**GOAL**
Write the next part of the passage on Saturn's changing rings and storms, starting right after its final sentence.

**EXCERPTED PASSAGE**

Saturn has started this new season with some surprises.

On August 11, 2009, Saturn's rings turned edge-on to the Sun, something that happens once every 15 years as Saturn revolves. When the rings cross the equatorial plane, they cool down considerably—dropping more than 50 Kelvin in the last five years.

Many things about Saturn have changed in the 29 years since the two Voyager spacecraft passed by the giant gas planet. Saturn's magnetosphere grew larger by more than a million kilometers and then contracted, only to begin expanding again. The spokes in Saturn's B ring disappeared and then reappeared. The equatorial thunderstorm (known as the Dragon Storm) that raged continuously broke up, moved toward the poles, and then erupted again a short while ago in the lower latitudes.

The most likely explanation for the storms on Saturn is that they are equivalent to sunspots. As the Sun changes its behavior over the course of a 22 year cycle, the electrical output that connects it with its family of planets varies. If Saturn's Great White Spots, Dragon Storm, and ring spokes are driven by the same galactic Birkeland currents that drive the Sun, they should get stronger and closer to the equator as the sunspot cycle oscillates. It appears that that is just what has happened over the past three decades.

It is significant that the increases to the energetic phenomena on Saturn are occurring irrespective of whether the sunspot cycle is at maximum or minimum: the Sun is exhibiting large-scale electrical effects although it has just passed solar minimum. It was suggested in a previous Picture of the Day that it is the change in magnetic orientation that could be the key, rather than the strength of the solar magnetic field.

**LISTED ENTRIES**

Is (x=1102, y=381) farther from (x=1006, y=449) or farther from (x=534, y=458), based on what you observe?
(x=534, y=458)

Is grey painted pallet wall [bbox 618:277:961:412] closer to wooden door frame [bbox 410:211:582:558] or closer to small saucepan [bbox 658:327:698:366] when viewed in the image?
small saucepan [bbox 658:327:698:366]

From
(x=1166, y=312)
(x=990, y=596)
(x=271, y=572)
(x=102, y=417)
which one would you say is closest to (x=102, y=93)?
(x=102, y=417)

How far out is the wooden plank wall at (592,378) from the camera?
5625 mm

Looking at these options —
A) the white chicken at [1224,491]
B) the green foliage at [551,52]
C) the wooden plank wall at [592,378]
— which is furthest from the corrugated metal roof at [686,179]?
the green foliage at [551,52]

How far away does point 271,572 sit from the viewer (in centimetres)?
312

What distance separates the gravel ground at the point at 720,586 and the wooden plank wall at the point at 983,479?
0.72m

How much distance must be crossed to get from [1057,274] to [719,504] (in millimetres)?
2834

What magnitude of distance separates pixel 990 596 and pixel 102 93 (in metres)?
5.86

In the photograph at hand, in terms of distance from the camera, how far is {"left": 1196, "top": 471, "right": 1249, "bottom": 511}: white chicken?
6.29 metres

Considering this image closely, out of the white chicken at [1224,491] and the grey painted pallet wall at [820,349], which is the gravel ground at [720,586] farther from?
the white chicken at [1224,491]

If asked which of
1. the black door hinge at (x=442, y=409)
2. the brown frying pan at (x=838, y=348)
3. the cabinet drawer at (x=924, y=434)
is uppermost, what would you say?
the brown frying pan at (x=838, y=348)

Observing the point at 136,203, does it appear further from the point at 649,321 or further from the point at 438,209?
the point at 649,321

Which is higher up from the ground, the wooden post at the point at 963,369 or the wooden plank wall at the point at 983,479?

**RESULT**
In 2008, scientists from the Max Planck Institute discovered partial rings around the gas planet in a nearly invisible collection of small arc segments. Using the Cassini-Equinox magnetospheric sensors, the team found two areas near Saturn where highly energetic electrons suddenly drop out, presumably because something is absorbing them.

The magnetospheric imager detected lower energy emissions from the ion torus that surrounds Saturn when the ring arc segments are oriented between Cassini and the electron flow. The region of absorption is almost 3000 kilometers wide, so Cassini mission analysts speculate that there could be unseen rings in several bands.

The invisible rings are most likely another manifestation of the electrical environment that exists near Saturn. What Cassini is detecting most likely supports the charged particle stream hypothesis originally proposed by Kristian Birkeland in 1913. He wrote: "It seems almost incredible that such a ring of cosmic dust should be able to exist for ever, so to speak, without other governing forces than gravitation..."

Seen from our planet, the view of Saturn's rings during equinox makes them invisible. However, Cassini is in orbit around Saturn 20 degrees above the ring plane. As NASA puts it, that "novel illumination geometry" causes objects above the rings to cast shadows across them. Cassini photographed the shadows from several of Saturn's moons, but also saw the shadows cast by something new: vertical structures embedded in the rings.

Planetary scientists already knew about material sticking out of the rings in a few places, but until Saturn reached its equinox it was not possible to measure how high these "ridges" are. Saturn's main rings are approximately 140,000 kilometers wide, but were only thought to be between 10 and 30 meters thick until the discovery of the vertical "walls" extending along the edges of some rings. Some of the other newly found formations are ripples over four kilometers high.

How did these strange clumps, undulations, and ridges form? According to theories presently under consideration, it is collisions and shock waves that were and are the culprits. The gravitational attraction of so-called "shepherd moons" is also said to be responsible.

As some moons, such as Daphnis, move up and down through the ring plane, they do disturb the motion of the ring particles. However, as was discussed in another Picture of the Day article, Saturn's rings and moons are electrically charged objects moving within its vast plasmasphere. The instabilities inherent in that system most likely contribute to the formation of unusual features.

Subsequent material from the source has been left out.